I have been working with Java for the past 20 years.
I have noticed that over the years the knowledge of SQL eroded a lot in population of Java developers. Not only that, but the design of application seems to be lacking. Where problems could easily be solved with a little bit of efficient SQL people mindlessly accept huge performance losses due to ORM as if they just did not see other possibility.
And layers of abstraction make it worse. Devs don't know SQL because Hibernate, now new devs rely on the "auto-magic" of Spring Data JPA and don't now Hibernate...
I've noticed this about few things. Regular expressions are another - they have this bad reputation as "write-only, magic one liner hacks" that should absolutely be avoided. The proposed alternative is usually one or more dozens of lines of manual string operations in a loop. It feels like it doesn't enter the minds of people in some companies I worked in that regular expressions are a separate language, one that you should learn.
> but by using stored procedures in your database.
This used to be the standard when clients used to connect directly to the database. Now that the world depends on web services, things are a little different and there's less incentive to maintain stored procs as an interface to your database.
It's still a good idea though, with unparalleled performance. I suppose developers don't do it for a variety of reasons: They may lack the SQL knowledge, they may not want to maintain the extra code, they may fantasize about database portability, etc.
The argument against it I usually see is "you can't version control SQL!"
Where I work we have a custom system which manages releasing immutable SQL snapshots between environments and they get merged to master once in prod. The only thing needed is a process, and then version control is easy.
######
▶ [TASKS TO PERFORM]
**A.** Using the comments on SQL and Java, answer yes or no for each statement and quote the words that decide it. (i) The writer has worked with Java for 20 years. (ii) Stored procedures were the standard when clients connected directly to the database. (iii) The custom system merges SQL snapshots to master before they reach production.
**B.** According to the comments on SQL and Java, why is there now less incentive to maintain stored procedures as an interface to the database? Answer in one to three sentences.
The listing that comes next is from a separate source.

▶ [GIVEN DATA]
######
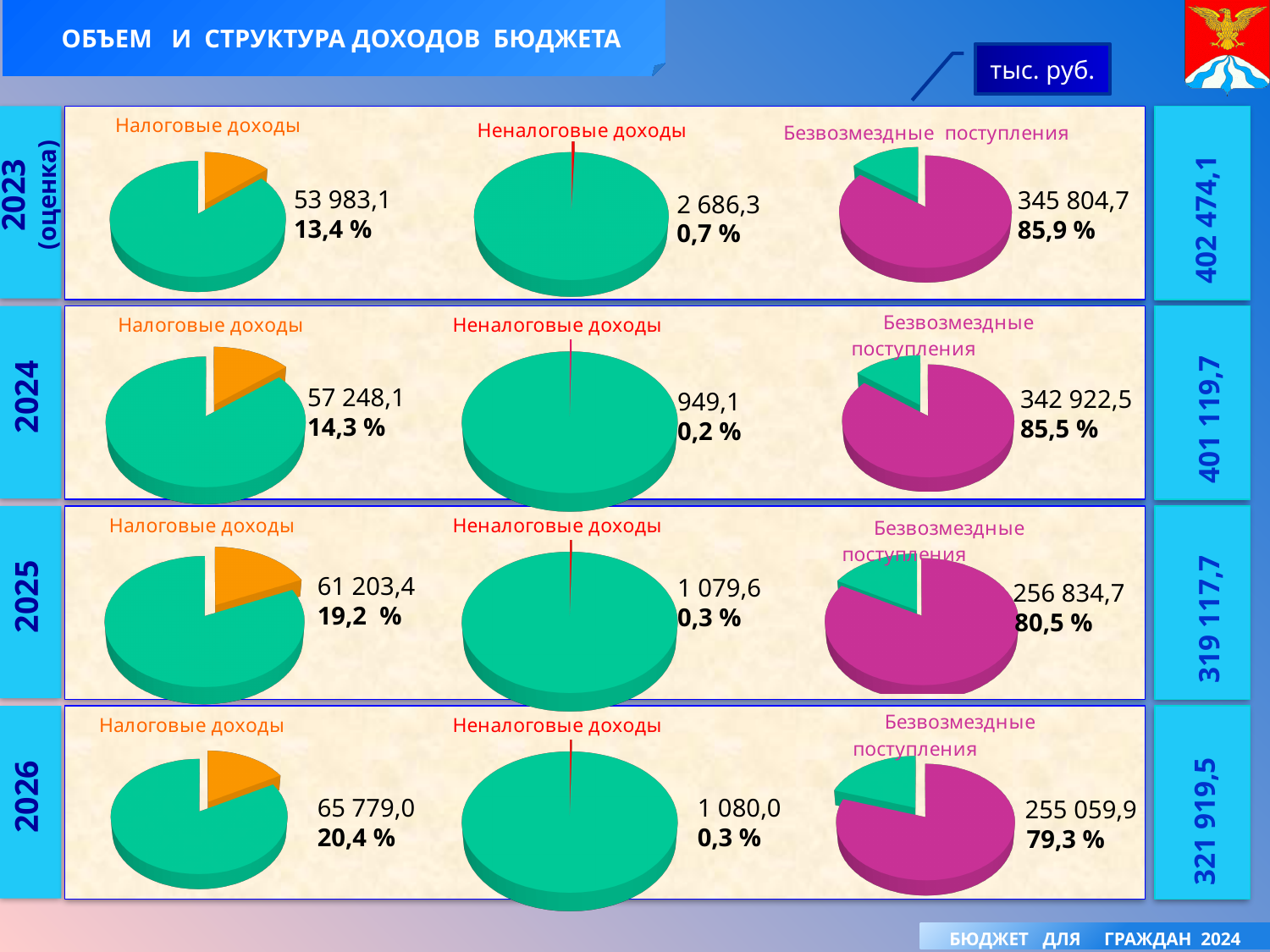
How many pie charts are shown on the slide? 12 On the 2023 (оценка) row, what value is shown on the Налоговые доходы pie chart? 53 983,1 What kind of charts are shown on the slide? Pie charts On the 2025 row, what value is shown on the Безвозмездные поступления pie chart? 256 834,7 On the 2026 row, what value is shown on the Налоговые доходы pie chart? 65 779,0 On the 2026 row, what share does the Безвозмездные поступления pie chart show for that category? 79,3 % On the 2024 row, what value is shown on the Неналоговые доходы pie chart? 949,1 Which is larger: the Налоговые доходы value on the 2025 row or the Налоговые доходы value on the 2024 row? 2025 row (61 203,4) What is the difference between the Неналоговые доходы value on the 2023 (оценка) row and the Неналоговые доходы value on the 2024 row? 1 737,2 Does the share shown for Налоговые доходы rise or fall from the 2023 (оценка) row to the 2026 row? Rise On the 2023 (оценка) row, what share does the Безвозмездные поступления pie chart show for that category? 85,9 % On the 2024 row, what share does the Налоговые доходы pie chart show for that category? 14,3 %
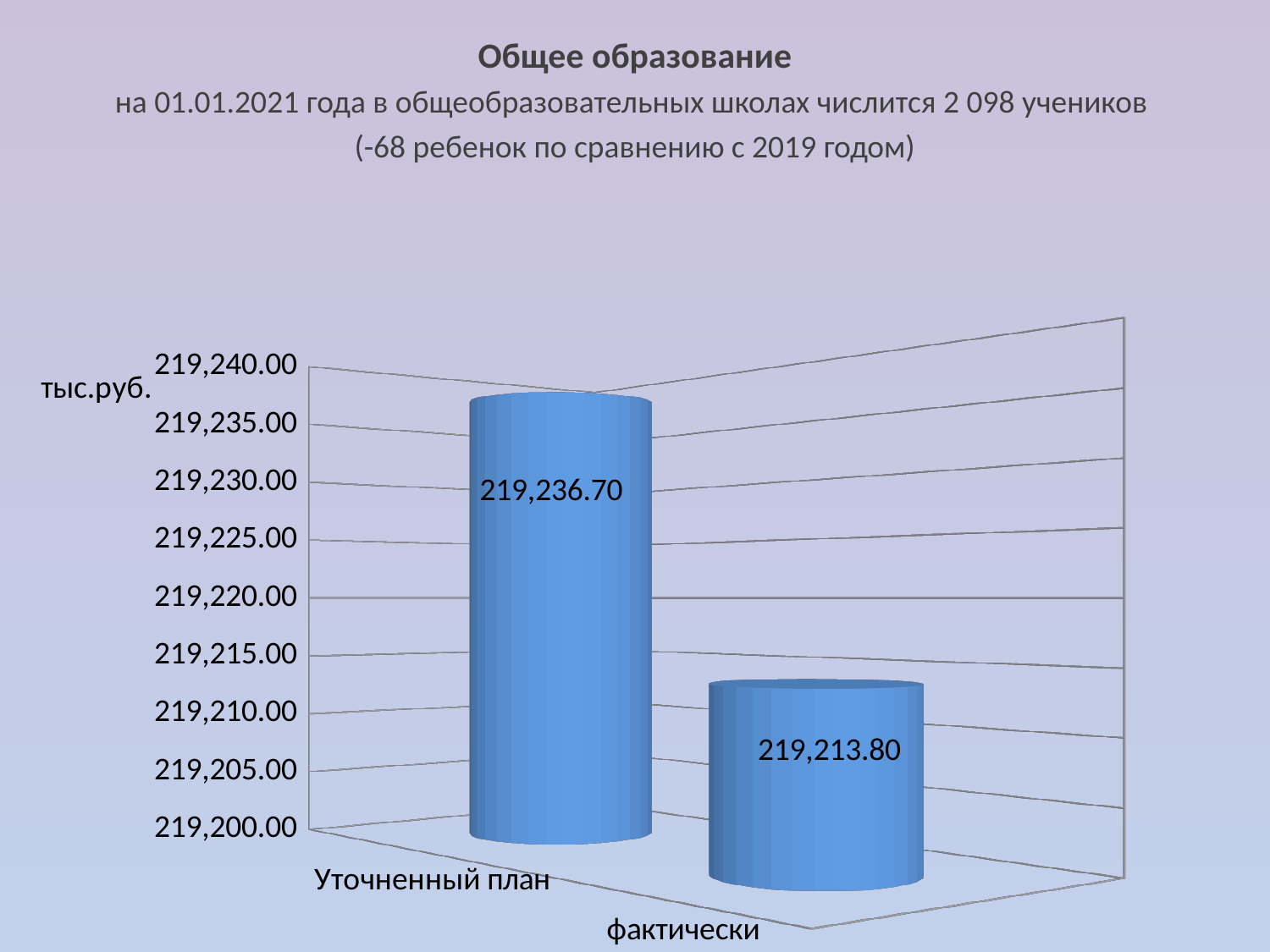
What unit is shown on the vertical axis of the chart? тыс.руб. What is the title of the slide? Общее образование What is the value for Уточненный план? 219,236.70 What is the value for фактически? 219,213.80 Is the value for Уточненный план greater or less than 219,230.00? greater What is the difference between the values for Уточненный план and фактически? 22.90 Which category has the highest value? Уточненный план Which is larger, the value for Уточненный план or the value for фактически? Уточненный план How many categories are shown in the chart? 2 Which category has the lowest value? фактически Is the value for фактически greater or less than 219,220.00? less What kind of chart is shown on the slide? bar chart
######
▶ [ANSWERS TO THE PROBLEMS]
**A.**
(i) Yes: "I have been working with Java for the past 20 years."
(ii) Yes: "This used to be the standard when clients used to connect directly to the database."
(iii) No: "they get merged to master once in prod."

**B.** The world now depends on web services rather than on clients connecting directly to the database. That shift makes stored procedures less needed as the interface to it.